In the play below, the Sixers run a play to free up Embiid for an alley-oop dunk curling off a JJ Redick middle pindown screen, but Giannis sniffs out the play as Embiid rumbles down the paint for what he thinks will be an easy finish. The pass doesn’t quite have enough zip on it, which allows Giannis to leave his man (James Ennis III, in the left corner), and knock the ball out of Embiid’s grasp (and hit teammate Nikola Mirotic with a diving clothesline in the process):

In a similar play against the Pistons, Antetokounmpo plays off Blake Griffin in the corner in order to pick up a driving Andre Drummond after the Detroit center leaves Brook Lopez clutching his LifeAlert remote control:

Though unorthodox in appearance and execution, deploying Giannis as a massive free safety actually follows a very traditional thought process: Defense, at all levels of basketball, is often defined by the biggest physical anomaly on the floor. Look no further than March Madness and 7-foot-6 center Tacko Fall (who has an 8-foot-4 wingspan), who made life a living hell for a vastly more talented Duke squad in the second round of the NCAA tournament. The Utah Jazz have had an elite defense for the past few years largely because Rudy Gobert’s 7-foot-8 wingspan allows him to tag both the handler and roll man in a pick-and-roll just by unfurling his arms and occupying space; being able to corral two players at once means the inherent advantage of a pick-and-roll (creating a two-on-one situation) is stymied, allowing the defenders around him to stay on their assignments rather than overhelping.

I think about Gobert’s impact on defense a lot when I think about Giannis’s—and not just because they both allow roughly 53 percent shooting around the rim, an elite mark among high-usage defensive players. While they could not be more different in style, ultimately what makes both such successful defenders is their ability to colonize space by virtue of their physical gifts. Having one defensive player capable of defending for two is an ultimate luxury in the NBA, but Gobert, for all of his brilliance, can only do his best work around the rim. Giannis has the potential to flex his defensive ability just about anywhere on the floor. Like any player his size, Antetokounmpo often gets himself into trouble when he’s switched onto faster scoring guards, but there are few players who can recover as quickly as he can. Even then, there aren’t any matchups for Giannis that would inspire dread.
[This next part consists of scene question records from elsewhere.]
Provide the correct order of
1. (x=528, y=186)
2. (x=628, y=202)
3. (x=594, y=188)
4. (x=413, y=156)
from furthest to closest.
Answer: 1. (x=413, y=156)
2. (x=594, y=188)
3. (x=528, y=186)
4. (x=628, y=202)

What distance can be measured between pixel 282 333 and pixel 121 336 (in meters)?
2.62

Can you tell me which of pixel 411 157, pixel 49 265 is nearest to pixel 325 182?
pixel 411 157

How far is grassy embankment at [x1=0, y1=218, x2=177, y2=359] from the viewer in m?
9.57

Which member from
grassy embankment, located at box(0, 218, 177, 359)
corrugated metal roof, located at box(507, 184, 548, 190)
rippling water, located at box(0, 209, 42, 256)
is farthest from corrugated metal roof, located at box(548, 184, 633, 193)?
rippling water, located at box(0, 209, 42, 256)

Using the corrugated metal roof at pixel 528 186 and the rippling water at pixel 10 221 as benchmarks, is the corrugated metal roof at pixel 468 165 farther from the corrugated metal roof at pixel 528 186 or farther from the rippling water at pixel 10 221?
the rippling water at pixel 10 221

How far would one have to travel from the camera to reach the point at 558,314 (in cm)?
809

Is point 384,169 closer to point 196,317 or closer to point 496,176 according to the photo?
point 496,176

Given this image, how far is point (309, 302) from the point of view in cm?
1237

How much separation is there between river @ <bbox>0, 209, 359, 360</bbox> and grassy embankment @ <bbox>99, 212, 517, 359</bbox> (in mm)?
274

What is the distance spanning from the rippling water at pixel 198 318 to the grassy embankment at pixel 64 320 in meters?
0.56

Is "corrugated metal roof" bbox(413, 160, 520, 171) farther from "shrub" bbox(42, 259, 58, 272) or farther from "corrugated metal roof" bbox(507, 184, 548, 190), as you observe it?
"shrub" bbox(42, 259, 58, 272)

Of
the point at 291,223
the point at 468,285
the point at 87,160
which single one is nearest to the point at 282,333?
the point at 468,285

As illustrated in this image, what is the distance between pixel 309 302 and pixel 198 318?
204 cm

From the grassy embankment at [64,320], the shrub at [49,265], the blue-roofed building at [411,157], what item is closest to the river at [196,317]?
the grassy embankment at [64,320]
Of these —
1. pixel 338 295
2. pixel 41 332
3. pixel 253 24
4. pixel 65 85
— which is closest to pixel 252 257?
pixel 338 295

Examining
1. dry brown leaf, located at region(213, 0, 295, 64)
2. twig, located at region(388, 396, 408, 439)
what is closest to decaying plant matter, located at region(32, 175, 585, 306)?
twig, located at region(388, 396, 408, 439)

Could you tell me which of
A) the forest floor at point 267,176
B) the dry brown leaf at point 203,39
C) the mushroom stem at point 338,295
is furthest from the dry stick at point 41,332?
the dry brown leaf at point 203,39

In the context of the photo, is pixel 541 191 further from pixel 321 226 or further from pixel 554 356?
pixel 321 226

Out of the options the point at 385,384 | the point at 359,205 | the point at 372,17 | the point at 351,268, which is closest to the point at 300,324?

Antetokounmpo is matchup-proof, which is the biggest compliment one can receive in this era. What makes Antetokounmpo the perfect modern defender is his lack of specialization: He isn’t strictly a rim protector, nor is he strictly a one-on-one defender on the perimeter or in the post. The Bucks are loaded with smart, capable individual defenders, and even those who don’t have that reputation have excelled in coach Mike Budenholzer’s system: Lopez has thrived in a drop-heavy scheme that asks him to defend the paint as though he were protecting his family from a grizzly bear (he’s done well in his role, allowing only 51.5 percent shooting around the rim, a better figure than either Gobert or Antetokounmpo). And given Budenholzer’s Spurs pedigree, players have developed an instinct for when to help off their man and when to rotate and recover—none more so than Antetokounmpo, who has become the best help defender in the league.

At a time when defensive success and value has become more nebulous than ever, individual brilliance is not as important as the schemes putting everyone in the right position. In that sense, Giannis, again, stands tall as an outlier: By playing selflessly within the Bucks’ scheme, he’s been rewarded with all the leeway he needed to emerge as one of the biggest defensive playmakers in the game. If there is a year for the MVP and DPOY awards to once again overlap, Giannis, in all his universality, has made a compelling case for 2018-19 to be the one.